To the Editor:
Re “Menopause Should Not Be Such a Mystery,” by Melinda French Gates (Opinion guest essay, June 7):
Ms. Gates is right: Women deserve far better menopause care. But the crisis is not only medical. It is cultural as well.
For too long, menopause has been framed as decline, when human evolutionary history suggests something very different. Postreproductive women were not marginal. They were central to survival, knowledge transmission, food security, social stability and leadership. That is still true today.
Rhode Island has already shown us what the sort of cultural change we need can look like. Lori Urso, a state senator, helped pass the nation’s first state law requiring workplace accommodations for women experiencing menopause. That kind of policy matters because it recognizes what millions of women already know: Menopause is a work force issue, a health issue and a dignity issue.
Ms. Gates’s call for funding, education and workplace protections is exactly the kind of leadership this moment requires. Now we must go one step further and change the story itself.
Christopher Henze
Cliffside Park, N.J.
To the Editor:
Melinda French Gates’s $215 million commitment to women’s health is monumental, and her call for more foundational research is deeply welcome. However, her narrative misdirects public frustration by framing the crisis as a failure of medical training and physician initiative.
As an academic faculty member and a practicing physician, I must emphasize that the bottleneck in menopause care is not a lack of clinical will and caring. We cannot teach what is not yet scientifically proved, nor can we ethically prescribe medications that lack robust safety and efficacy data.
By framing this data gap as an institutional shortcoming of doctors, the narrative inadvertently erodes public trust. This suspicion drives vulnerable perimenopausal patients away from evidence-based clinics and straight into the hands of unregulated private equity operations and social media influencers.

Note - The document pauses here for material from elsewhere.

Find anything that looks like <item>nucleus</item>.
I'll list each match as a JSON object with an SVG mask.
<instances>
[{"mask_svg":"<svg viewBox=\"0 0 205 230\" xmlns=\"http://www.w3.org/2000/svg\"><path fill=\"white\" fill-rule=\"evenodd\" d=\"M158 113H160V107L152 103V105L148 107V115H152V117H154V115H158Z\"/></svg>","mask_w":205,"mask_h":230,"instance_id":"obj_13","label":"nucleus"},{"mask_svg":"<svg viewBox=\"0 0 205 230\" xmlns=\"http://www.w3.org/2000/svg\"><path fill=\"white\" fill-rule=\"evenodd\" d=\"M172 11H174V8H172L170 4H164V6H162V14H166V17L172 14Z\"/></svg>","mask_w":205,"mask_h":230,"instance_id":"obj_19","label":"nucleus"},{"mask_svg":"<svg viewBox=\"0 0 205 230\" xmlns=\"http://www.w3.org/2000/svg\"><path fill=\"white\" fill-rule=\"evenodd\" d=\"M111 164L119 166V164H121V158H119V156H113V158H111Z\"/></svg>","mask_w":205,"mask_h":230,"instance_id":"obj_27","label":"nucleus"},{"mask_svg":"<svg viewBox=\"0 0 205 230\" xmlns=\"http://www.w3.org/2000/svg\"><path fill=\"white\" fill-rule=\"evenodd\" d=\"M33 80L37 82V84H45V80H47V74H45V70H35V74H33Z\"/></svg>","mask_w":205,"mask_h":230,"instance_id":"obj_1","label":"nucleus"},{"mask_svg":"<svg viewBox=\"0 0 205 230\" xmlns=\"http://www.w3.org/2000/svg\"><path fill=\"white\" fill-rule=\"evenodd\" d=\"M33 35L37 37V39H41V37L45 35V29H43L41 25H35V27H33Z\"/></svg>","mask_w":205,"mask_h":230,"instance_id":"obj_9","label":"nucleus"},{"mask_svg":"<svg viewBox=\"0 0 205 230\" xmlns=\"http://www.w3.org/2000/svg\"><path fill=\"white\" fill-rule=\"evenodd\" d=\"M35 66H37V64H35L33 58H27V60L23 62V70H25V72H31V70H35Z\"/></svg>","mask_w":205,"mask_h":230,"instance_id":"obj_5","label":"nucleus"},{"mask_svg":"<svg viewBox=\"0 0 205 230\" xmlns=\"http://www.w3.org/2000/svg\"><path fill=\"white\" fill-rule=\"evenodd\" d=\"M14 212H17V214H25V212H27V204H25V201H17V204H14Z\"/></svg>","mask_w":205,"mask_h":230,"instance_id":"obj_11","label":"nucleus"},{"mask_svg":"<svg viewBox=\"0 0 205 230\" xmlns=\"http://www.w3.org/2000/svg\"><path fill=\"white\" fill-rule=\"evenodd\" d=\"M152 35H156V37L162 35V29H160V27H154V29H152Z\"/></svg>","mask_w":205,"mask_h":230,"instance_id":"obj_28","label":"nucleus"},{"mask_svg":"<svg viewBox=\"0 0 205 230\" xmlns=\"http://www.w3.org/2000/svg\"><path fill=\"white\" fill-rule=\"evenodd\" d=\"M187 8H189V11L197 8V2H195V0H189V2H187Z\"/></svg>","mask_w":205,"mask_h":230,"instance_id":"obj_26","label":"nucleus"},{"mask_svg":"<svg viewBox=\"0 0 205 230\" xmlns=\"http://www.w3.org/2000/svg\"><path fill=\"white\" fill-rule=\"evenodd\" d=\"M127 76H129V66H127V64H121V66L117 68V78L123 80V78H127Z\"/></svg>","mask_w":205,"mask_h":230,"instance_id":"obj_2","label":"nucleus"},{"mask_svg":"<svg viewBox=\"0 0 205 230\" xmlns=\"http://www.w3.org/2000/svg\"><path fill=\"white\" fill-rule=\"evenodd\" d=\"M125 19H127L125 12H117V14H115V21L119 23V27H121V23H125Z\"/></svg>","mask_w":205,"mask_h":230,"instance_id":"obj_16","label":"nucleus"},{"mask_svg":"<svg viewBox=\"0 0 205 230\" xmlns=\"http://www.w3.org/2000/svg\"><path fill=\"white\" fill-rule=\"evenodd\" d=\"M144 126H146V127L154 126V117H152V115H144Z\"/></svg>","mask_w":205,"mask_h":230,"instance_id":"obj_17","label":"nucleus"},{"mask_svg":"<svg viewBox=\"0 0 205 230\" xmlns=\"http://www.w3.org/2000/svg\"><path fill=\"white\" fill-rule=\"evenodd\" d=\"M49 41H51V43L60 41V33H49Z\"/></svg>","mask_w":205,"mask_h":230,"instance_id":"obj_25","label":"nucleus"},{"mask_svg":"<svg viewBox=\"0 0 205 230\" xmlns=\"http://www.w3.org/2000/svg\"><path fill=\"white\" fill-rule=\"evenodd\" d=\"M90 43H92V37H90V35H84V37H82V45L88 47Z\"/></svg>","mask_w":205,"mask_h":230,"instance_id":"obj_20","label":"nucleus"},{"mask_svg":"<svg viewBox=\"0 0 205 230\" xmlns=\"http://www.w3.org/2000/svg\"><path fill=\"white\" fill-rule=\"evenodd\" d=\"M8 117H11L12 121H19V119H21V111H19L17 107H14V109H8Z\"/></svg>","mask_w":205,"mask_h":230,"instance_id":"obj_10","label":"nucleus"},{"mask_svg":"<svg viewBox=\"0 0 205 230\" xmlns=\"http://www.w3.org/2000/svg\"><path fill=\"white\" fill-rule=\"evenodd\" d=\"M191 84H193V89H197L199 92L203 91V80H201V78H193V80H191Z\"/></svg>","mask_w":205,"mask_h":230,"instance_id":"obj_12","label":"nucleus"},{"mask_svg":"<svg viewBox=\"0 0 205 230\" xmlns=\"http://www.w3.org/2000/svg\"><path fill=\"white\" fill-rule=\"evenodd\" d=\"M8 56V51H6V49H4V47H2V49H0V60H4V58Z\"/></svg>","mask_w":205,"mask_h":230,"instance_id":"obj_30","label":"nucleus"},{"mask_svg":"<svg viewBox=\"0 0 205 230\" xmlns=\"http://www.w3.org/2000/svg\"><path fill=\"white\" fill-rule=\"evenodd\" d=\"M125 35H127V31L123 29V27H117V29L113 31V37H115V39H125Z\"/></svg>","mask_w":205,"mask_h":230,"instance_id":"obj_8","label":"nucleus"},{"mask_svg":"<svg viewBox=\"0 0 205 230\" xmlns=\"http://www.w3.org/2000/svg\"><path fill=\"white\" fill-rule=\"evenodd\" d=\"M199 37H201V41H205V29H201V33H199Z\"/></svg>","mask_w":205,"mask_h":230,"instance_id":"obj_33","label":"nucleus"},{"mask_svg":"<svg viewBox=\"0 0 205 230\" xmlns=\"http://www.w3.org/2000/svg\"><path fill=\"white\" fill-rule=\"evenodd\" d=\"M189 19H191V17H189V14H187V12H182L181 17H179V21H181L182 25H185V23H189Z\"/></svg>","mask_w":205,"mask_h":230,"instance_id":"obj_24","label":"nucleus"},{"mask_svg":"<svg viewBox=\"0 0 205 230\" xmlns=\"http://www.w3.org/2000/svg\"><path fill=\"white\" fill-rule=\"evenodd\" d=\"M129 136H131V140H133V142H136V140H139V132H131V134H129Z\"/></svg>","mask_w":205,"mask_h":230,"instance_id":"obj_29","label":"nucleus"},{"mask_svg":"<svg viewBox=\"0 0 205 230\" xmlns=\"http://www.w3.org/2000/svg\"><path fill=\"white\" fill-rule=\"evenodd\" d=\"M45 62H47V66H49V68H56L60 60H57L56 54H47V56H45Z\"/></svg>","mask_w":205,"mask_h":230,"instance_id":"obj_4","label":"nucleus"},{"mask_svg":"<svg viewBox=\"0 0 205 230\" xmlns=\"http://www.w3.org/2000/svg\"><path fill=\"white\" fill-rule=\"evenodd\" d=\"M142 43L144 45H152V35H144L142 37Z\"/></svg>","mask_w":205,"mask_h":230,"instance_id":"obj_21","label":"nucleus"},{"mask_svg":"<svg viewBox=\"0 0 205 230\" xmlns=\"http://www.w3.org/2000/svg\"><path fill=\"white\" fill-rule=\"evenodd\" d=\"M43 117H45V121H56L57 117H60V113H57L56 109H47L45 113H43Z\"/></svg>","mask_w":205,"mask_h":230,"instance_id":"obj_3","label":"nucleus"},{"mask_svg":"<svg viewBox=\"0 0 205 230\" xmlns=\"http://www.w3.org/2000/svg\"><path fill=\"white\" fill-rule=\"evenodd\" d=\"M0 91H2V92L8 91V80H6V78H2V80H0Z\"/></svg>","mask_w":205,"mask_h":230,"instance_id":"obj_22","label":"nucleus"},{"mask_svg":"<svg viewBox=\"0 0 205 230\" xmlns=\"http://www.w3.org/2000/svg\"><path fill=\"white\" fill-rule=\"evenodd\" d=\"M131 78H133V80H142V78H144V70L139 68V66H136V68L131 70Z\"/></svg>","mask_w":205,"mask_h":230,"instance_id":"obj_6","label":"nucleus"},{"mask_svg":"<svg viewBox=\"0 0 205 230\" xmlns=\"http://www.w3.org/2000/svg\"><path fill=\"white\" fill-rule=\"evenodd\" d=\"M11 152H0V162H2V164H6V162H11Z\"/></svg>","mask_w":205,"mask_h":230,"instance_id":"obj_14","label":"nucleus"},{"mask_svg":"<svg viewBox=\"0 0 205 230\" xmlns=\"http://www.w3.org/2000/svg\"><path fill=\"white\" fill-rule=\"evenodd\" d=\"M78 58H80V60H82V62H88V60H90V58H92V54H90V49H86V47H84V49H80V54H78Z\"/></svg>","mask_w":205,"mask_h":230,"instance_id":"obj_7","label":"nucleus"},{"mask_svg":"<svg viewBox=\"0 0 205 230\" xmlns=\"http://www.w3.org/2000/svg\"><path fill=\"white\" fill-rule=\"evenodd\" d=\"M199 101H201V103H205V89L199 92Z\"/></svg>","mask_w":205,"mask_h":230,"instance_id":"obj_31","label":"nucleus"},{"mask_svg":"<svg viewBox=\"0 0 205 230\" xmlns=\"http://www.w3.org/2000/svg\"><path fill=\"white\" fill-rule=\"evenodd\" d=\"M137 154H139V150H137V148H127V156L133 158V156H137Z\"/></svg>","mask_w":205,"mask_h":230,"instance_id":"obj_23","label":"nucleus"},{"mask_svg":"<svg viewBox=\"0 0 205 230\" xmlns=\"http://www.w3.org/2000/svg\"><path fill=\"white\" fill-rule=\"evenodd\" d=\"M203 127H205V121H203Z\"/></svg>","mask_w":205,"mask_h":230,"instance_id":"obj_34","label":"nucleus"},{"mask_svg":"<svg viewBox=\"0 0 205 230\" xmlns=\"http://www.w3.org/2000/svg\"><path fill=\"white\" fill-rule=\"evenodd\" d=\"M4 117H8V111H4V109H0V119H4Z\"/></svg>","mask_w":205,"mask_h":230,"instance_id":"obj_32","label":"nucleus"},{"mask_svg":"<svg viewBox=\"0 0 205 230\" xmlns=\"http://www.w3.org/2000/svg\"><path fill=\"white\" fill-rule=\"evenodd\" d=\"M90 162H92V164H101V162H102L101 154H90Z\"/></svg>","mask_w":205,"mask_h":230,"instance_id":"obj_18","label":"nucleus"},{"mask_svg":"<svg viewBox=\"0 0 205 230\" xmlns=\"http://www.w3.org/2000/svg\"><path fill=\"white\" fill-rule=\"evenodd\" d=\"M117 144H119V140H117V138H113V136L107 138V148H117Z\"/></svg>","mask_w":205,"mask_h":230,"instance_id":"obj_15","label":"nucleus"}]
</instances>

Philanthropy should view physicians as ready allies, not as barriers. To truly revolutionize menopause care, the narrative must shift from blaming the clinicians on the front lines to acknowledging that we are all waiting for the foundational science.
Joy Zia
Seattle
To the Editor:
Melinda French Gates is right that menopause care in America is in crisis, but that crisis does not begin at midlife. It comprises the full arc of a woman’s hormonal life — from the first period to the last.
For millions of women, that arc includes an array of common conditions — including premenstrual syndrome, endometriosis, adenomyosis and premenstrual dysphoric disorder — that the medical system has never taken seriously enough to study rigorously or treat consistently.
And the change that is needed will not be complete until it extends to social media platforms as well. Language describing the female body is often flagged and blocked by algorithms and adult content filters. Platforms that govern what public information travels online often suppress medically accurate content about menstruation, fertility and hormonal health.
More than 600 women’s health leaders recently signed an open letter documenting the systematic removal and restriction of educational women’s health content on major social media platforms — a problem significant enough that the British Parliament debated it in May.
Women are already being failed by the medical system. They should not also be failed by their feeds.
Terry Chang
New York
The writer is the founder and chief executive of Two Moons Health.
To the Editor:
Melinda French Gates calls for workplace protections modeled on pregnancy leave, public education campaigns and women speaking openly about their experiences. The medical case she makes is real, but the workplace strategy is not.
A woman I know, one of the sharpest people in her organization, opened a meeting by telling the room she was going through menopause and experiencing morning brain fog, which was why she could not answer a C-suite leader’s question. I watched the information land and the temperature change. Whatever she hoped to accomplish, she had successfully handed people a vocabulary they did not need and would inevitably use against her.
In environments already looking for reasons to move expensive senior women out, publicly naming specific symptoms does not build accommodation. It helps create a taxonomy to justify an anticipated decline.